___ EXTRACT PROVIDED
Many of us will be enjoying the festival of Holi this year after a hiatus of two years due to the pandemic-induced lockdowns and restrictions. As we let our hair down, let us also learn some key financial lessons from this festival of colours.

Playing safe (Investing sensibly)Just as you take precautions by choosing organic colours to protect your skin and hair while playing Holi, following a sensible approach is a must in managing your hard-earned money. When investing, consider your age, personal risk profile, broader investment objective, the financial goals you are addressing, and the time in hand to achieve them. A need-based and focused approach will prove to be in the interest of your (financial) well-being, and like Holi, investing too can be a fun and rewarding experience.

Vibrant colours (Importance of diversification)When it comes to your investments, you need to diversify across various asset classes: equity, debt, gold, etc., so that it adds vitality to your portfolio. Diversification is one of the basic tenets of investing that helps mitigate the risk of loss from investing in any one single asset class, optimises risk-adjusted returns, and enhances the liquidity of your investment portfolio.
______
___ DATA RECORDS
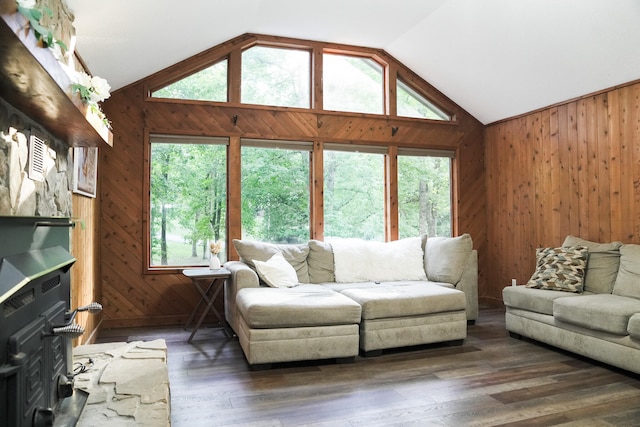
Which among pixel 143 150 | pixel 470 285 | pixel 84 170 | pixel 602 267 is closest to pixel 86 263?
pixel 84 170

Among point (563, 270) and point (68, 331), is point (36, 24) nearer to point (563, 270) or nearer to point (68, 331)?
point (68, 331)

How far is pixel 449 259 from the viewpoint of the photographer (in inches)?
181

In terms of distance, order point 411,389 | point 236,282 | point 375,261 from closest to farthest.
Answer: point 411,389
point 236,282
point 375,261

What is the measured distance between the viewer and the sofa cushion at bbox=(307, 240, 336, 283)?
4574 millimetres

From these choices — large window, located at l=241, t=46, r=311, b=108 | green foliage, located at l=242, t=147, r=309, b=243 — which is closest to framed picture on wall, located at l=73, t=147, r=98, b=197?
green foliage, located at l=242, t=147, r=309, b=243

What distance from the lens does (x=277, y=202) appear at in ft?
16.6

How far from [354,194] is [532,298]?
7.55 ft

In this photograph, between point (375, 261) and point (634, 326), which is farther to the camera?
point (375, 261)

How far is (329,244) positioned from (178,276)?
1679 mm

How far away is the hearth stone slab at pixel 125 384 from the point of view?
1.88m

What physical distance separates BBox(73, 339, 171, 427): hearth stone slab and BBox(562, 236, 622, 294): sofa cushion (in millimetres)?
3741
______
Please extract the part of the Holi text that begins at the words "Vibrant colours (Importance" and stops after "your investment portfolio.". Rely solely on the Holi text, not the material.

Vibrant colours (Importance of diversification)When it comes to your investments, you need to diversify across various asset classes: equity, debt, gold, etc., so that it adds vitality to your portfolio. Diversification is one of the basic tenets of investing that helps mitigate the risk of loss from investing in any one single asset class, optimises risk-adjusted returns, and enhances the liquidity of your investment portfolio.